> **Parts of the exercise**
**a)** Print the passage from the essay on the Beethoven and Mendelssohn project, starting with "But what describes" and going on through "have increased considerably.".
**b)** Continue the essay on the Beethoven and Mendelssohn project, picking up right after its final sentence.

+++ Article +++

The project comes to a conclusion in December 2018, but I feel that at this point I can see where this research truly leads and how it will be significant. It has implications for professional classical musicians, and for instrumental music students and teachers in higher education. But today I just wanted to give you an idea of what artistic research in music at the postdoctoral level can be.
To carry out this artistic project, I combined different disciplines, from performance psychology to music education and historical musicology. Thus, the research designs and methods of data collection have been quite varied. Even though I prepared for this project extensively, it has still been challenging to find the best intersections of disciplines and methods and to define my specific contribution to the artistic research field—an area as complex and interesting as the inspiring people who are part of it.
But what describes this project best is that it has grown out of hand—literally. I have been attending more conferences and playing more concerts than I had originally planned, visiting a large number of key places, writing more than expected, and reading a great deal. Even though I tried to control the project as much as possible beforehand, certain things that initially seemed easy proved to be difficult and even impossible, and other tasks I had never even considered became crucial. The partnerships (and friendships) I established along the way have been and always will be priceless, and I believe that my skills as a researcher and musician have increased considerably.
It all started as a process for learning the variation works by Beethoven and Mendelssohn for piano and cello, because (as I described in my original research plan) “they represent a great chance to explore psychological aspects connected to the different characters in each variation, as well as technical aesthetics for the performance.” But it ended up as an engagement with the composers’ complete output for this particular partnership of instruments.
Only a few weeks after the project started, I realized that the variations alone would give only a stratified view of a bigger, unknown picture of these composers and my role as a performer of their music. Suddenly I found myself with a huge repertoire in my hands and only my passion and intuition to start with (in addition to a meticulous theoretical framework that would keep me sane).
I knew I wanted to get as close as possible to the performance practice of the time when the composers lived and to frame my learning experiences, faults, mistakes, and achievements through reflective diaries, which would become autoethnographic accounts that could serve as a source of reflection for others engaging in performance psychology and historical practices.
However, the more I read, traveled, met experts, played the pieces with different musicians, and studied instruments and manuscripts, the further I was from achieving that. If I followed what people had done with performance practice of music at the time, I would have been replicating them—except for the expressive aspect, which is different in each of us. Several musicologists and musicians had realized this regarding authenticity well before me. As they say, “No sin is new to the world.”
Thus, I decided to find the balance between what we know—what is reasonable today—and what I actually wanted to do, while also avoiding failure or distancing myself from the composers. Thus, my project took on a perspective I had not contemplated before: embodied cognition. My technique was one that served my hands and heart, analyzing how my body felt the music through creativity. No treatise or expert manual would change that, despite being most inspiring and informative. Performance practice, for me, became more a process of dreaming past events through unique and playful phrasing, articulation, and body awareness than reproducing sounds from musical symbols in standard, “authentic” ways.

+++ Entries +++

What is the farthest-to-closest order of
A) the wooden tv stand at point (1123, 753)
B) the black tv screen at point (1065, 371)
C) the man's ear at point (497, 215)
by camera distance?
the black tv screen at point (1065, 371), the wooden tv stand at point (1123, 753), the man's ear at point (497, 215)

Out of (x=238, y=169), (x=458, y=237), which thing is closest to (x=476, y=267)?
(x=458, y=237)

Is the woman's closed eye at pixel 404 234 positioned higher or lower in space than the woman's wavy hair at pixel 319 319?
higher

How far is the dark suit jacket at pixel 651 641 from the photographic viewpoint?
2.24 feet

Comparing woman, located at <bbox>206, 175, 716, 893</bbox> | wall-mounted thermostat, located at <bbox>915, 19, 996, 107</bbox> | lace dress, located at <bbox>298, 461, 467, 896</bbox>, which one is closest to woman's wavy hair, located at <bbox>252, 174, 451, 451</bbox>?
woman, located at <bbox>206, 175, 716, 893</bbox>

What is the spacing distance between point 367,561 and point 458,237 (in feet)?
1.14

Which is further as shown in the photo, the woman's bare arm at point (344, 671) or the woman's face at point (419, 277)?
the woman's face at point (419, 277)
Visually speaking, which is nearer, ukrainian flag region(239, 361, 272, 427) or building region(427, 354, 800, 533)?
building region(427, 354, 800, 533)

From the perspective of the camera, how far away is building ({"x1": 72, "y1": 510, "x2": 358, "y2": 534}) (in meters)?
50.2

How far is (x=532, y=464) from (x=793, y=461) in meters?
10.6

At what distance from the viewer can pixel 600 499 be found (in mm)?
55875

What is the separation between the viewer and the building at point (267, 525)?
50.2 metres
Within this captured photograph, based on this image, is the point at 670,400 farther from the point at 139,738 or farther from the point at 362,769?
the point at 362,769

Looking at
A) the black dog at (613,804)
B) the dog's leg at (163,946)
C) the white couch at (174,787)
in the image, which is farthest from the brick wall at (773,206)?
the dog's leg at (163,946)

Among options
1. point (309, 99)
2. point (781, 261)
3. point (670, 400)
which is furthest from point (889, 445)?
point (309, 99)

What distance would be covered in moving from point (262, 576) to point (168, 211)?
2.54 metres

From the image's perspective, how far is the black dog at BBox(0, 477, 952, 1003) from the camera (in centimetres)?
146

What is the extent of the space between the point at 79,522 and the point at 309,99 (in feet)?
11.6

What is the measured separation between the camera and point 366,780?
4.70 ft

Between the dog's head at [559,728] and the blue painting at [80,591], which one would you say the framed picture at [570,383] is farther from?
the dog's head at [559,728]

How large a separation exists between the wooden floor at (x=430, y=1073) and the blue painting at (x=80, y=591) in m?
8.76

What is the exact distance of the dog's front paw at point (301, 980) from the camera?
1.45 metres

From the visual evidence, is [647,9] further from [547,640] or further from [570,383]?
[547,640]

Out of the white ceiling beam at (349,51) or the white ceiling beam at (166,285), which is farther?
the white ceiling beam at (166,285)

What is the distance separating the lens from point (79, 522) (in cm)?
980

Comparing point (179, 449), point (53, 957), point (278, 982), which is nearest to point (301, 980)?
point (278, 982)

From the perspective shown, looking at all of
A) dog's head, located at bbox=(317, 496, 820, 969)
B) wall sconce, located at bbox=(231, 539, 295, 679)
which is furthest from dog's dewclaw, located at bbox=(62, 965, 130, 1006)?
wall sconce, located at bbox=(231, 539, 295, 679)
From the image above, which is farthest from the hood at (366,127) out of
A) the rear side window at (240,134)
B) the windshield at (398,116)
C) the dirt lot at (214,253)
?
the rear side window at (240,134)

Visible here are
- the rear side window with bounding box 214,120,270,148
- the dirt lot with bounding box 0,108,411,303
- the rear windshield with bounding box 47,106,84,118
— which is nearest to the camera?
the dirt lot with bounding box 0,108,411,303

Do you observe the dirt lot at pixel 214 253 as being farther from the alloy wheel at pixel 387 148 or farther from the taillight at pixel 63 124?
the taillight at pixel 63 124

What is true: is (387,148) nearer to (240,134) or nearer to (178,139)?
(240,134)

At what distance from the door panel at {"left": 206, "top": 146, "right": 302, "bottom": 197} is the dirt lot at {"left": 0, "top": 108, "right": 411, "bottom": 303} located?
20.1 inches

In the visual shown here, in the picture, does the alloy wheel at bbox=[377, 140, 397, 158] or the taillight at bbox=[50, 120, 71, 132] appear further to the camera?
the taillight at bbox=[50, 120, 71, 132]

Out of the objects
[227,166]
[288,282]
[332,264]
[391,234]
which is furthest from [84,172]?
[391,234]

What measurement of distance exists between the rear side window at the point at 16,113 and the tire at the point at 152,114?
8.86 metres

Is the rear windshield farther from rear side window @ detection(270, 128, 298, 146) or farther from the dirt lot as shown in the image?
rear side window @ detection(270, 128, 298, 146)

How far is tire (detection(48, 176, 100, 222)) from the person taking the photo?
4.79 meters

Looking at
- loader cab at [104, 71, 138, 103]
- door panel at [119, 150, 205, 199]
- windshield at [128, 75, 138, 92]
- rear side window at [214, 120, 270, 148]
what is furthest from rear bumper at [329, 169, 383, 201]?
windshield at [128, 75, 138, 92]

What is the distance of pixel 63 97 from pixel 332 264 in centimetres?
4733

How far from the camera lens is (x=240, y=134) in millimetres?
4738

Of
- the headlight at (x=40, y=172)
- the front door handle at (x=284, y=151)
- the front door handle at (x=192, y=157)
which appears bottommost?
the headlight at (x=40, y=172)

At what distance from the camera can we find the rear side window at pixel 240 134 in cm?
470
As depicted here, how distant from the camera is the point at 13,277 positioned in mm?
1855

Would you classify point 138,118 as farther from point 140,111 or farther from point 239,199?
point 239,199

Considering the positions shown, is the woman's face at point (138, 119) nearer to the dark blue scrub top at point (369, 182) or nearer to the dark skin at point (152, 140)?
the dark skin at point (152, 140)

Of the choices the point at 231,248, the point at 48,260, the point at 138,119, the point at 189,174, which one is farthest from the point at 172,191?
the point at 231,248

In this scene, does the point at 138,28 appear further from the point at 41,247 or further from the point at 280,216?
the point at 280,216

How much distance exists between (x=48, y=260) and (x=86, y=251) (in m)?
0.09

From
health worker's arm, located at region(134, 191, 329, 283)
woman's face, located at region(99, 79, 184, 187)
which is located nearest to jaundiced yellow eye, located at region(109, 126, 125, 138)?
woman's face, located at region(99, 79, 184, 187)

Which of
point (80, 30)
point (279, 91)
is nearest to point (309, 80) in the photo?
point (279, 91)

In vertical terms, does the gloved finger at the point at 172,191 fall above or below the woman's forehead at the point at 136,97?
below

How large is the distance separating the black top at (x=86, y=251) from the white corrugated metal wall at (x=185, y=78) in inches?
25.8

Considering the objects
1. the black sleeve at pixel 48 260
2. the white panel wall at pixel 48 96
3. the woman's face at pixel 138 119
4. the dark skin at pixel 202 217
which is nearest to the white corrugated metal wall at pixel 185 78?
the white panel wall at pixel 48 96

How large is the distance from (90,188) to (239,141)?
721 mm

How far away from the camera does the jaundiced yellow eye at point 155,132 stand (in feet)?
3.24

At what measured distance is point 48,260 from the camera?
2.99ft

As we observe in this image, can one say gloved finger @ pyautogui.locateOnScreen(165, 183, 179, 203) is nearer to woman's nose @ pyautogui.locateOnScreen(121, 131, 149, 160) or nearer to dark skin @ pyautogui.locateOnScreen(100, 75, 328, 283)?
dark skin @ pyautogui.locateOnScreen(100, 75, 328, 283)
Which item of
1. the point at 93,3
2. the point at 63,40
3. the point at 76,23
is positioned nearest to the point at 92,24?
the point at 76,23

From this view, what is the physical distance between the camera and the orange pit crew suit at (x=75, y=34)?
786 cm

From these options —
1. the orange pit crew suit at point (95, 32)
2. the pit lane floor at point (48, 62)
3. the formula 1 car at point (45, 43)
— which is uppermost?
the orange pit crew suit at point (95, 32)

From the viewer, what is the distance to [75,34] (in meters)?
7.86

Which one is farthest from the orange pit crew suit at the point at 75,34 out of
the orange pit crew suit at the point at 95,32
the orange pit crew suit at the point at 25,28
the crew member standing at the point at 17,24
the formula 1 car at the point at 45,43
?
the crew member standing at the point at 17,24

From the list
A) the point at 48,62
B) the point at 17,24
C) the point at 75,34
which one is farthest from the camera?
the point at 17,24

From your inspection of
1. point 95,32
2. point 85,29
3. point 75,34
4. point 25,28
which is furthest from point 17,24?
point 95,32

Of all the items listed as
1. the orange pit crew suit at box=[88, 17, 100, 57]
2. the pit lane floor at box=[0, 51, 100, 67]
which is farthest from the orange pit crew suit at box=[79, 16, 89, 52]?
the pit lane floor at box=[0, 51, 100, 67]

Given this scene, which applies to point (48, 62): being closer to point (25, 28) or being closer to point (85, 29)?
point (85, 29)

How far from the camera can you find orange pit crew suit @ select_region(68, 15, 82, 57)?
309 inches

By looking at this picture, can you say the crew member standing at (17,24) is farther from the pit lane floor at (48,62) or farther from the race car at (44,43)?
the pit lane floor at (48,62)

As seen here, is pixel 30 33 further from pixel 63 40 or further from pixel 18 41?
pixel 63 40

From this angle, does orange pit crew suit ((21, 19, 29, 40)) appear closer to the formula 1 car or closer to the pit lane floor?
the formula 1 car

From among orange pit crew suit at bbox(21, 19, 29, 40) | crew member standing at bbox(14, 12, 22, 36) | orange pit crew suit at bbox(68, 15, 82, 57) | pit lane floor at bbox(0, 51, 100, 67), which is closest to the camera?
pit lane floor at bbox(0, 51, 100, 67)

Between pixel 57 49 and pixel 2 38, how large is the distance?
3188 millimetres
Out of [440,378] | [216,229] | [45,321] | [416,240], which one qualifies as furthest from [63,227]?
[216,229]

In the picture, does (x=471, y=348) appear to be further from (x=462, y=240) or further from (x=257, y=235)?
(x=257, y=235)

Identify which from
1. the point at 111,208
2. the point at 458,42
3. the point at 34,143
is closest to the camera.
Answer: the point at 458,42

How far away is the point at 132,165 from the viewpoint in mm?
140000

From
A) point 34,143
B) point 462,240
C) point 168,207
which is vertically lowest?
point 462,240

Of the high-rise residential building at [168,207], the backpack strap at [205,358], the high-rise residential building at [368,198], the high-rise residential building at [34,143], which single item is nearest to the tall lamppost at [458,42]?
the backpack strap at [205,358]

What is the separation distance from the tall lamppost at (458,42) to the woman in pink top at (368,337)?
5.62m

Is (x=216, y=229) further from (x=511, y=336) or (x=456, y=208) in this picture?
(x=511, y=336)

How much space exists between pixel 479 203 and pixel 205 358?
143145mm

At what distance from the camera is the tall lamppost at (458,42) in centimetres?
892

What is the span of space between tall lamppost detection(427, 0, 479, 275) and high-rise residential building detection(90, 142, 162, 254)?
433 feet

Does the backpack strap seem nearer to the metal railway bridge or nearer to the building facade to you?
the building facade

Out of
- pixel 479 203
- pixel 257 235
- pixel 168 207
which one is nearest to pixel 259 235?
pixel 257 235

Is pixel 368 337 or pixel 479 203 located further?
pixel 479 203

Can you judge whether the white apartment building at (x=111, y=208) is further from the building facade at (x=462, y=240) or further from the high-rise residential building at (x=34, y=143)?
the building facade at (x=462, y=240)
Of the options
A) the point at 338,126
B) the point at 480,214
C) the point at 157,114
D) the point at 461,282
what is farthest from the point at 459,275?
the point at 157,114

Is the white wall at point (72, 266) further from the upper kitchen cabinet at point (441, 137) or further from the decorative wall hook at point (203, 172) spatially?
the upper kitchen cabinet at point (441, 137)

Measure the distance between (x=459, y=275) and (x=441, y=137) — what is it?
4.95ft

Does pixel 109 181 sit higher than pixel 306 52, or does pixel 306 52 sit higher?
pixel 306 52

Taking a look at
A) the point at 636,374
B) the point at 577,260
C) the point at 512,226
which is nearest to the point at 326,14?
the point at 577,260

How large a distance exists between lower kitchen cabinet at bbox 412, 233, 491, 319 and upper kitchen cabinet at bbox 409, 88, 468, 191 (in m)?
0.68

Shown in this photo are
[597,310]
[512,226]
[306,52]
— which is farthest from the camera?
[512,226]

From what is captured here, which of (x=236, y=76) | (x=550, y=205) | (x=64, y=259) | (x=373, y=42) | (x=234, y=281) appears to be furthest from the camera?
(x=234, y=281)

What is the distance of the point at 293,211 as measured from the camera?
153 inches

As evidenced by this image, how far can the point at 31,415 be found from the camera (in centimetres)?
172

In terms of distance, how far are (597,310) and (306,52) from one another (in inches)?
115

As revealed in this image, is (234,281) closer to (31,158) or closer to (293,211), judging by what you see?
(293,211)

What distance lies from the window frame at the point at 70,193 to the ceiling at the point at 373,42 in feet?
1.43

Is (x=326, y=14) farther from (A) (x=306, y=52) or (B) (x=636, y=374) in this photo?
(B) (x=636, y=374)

+++

> **Exercise results**
**a)**
But what describes this project best is that it has grown out of hand—literally. I have been attending more conferences and playing more concerts than I had originally planned, visiting a large number of key places, writing more than expected, and reading a great deal. Even though I tried to control the project as much as possible beforehand, certain things that initially seemed easy proved to be difficult and even impossible, and other tasks I had never even considered became crucial. The partnerships (and friendships) I established along the way have been and always will be priceless, and I believe that my skills as a researcher and musician have increased considerably.

**b)**
Another aspect of the project that went beyond my expectations was the autoethnography. I was näive thinking I could write a good personal account without having had any prior experience as an autoetnographer, apart from reading about the topic and a vague picture in mind of what to do. I ended up training myself by writing another autoethnography about my life as a musician-researcher, which also took more time and a greater effort than expected, as it is such an introspective and sometimes painful process. Research methodology is best learned from practice than from theory, as with everything in life. And so I did, which helped tremendously.
I also thought I could write most of the articles at the beginning of the project, but soon realized that since this project did not provide immediate results, but instead required an examination of quality in the long-term and constant observation-reflection, the most important output would be at the end, and in some cases even after the project is finished. Each concert, rehearsal, and recording session has provided a research measure for more quantitative writings beyond the autoethnography (in relation to performance psychology). Therefore, I cannot write the final insights until I have performed the final concert in October 2018. Considering the review time most journals require, we will likely see the overall results for this project in the spring of 2019 at the earliest. That is how research goes…
Finding the proper 19th-century pianos to play this music the way I wanted to was both interesting and tedious. I was obsessed with this particular issue. We—the pianist(s) and I—might have a concert in which we played music by both Beethoven and Mendelssohn and get two perfect pianos, but couldn’t change their pitch level to the original, or the temperament required was not possible for some reason. Or we had to prepare a program to fit into a venue that had only a very early fortepiano, thus excluding Mendelssohn or the later pieces by Beethoven. Or we had to play a concert with both composers’ music but with a really late, out-of-context piano. Or some of the pianos were a bit fragile and got out of tune easily. What a nightmare!
I prefer not to speak much about the acoustics for this project, nor about the set-up trials with my cello or the bows used. One wants to play saloon music with perfect tools. However, nowadays sometimes the halls that are perfect do not have any keyboards that fit the project regarding historical performance, or the tools you need are too expensive or too difficult to find.
Dealing with artistic research was a big issue as well. Coming from a context that favored realistic, quantitative research did not help me much. It was hard to open my mind (and heart) and accept I was part of a field that I had despised before, but that it was the only way to complete this project. I still do not quite understand everything going on in the artistic research field, but I sure found my particular way of fitting in and living through it.
Another considerable matter was getting enough funding to obtain the resources necessary for this project. My primary funder covered most of my expenses and working hours, but we needed additional applications in order to manage extra travels that had not been considered in my original budget but became significant to the project. Or for covering certain concert expenses such as the rental, transportation, and tuning of pianos and fortepianos at every venue, renting music halls, making professional videos, paying for language editing services, and more.
Researchers know that applying for funding takes a considerable amount of time and that almost every month there is an open application to be prepared. This time-consuming aspect of long research projects also applies to meeting conference deadlines, contacting concert promoters and festival directors, or writing to academics for advice.
Projects like this also require significant efforts to compile high-quality program notes, prepare educational materials, publish popularized articles, present at conferences, produce recordings, visit libraries to study original manuscripts and first editions, visit places connected to the composers, learn how to use specific research software, give invited talks and workshops, attend video interviews, send media releases, follow media reactions and audience responses, and report about all this to the funder... Not to mention playing the actual concerts and progressively improving as a performing musician!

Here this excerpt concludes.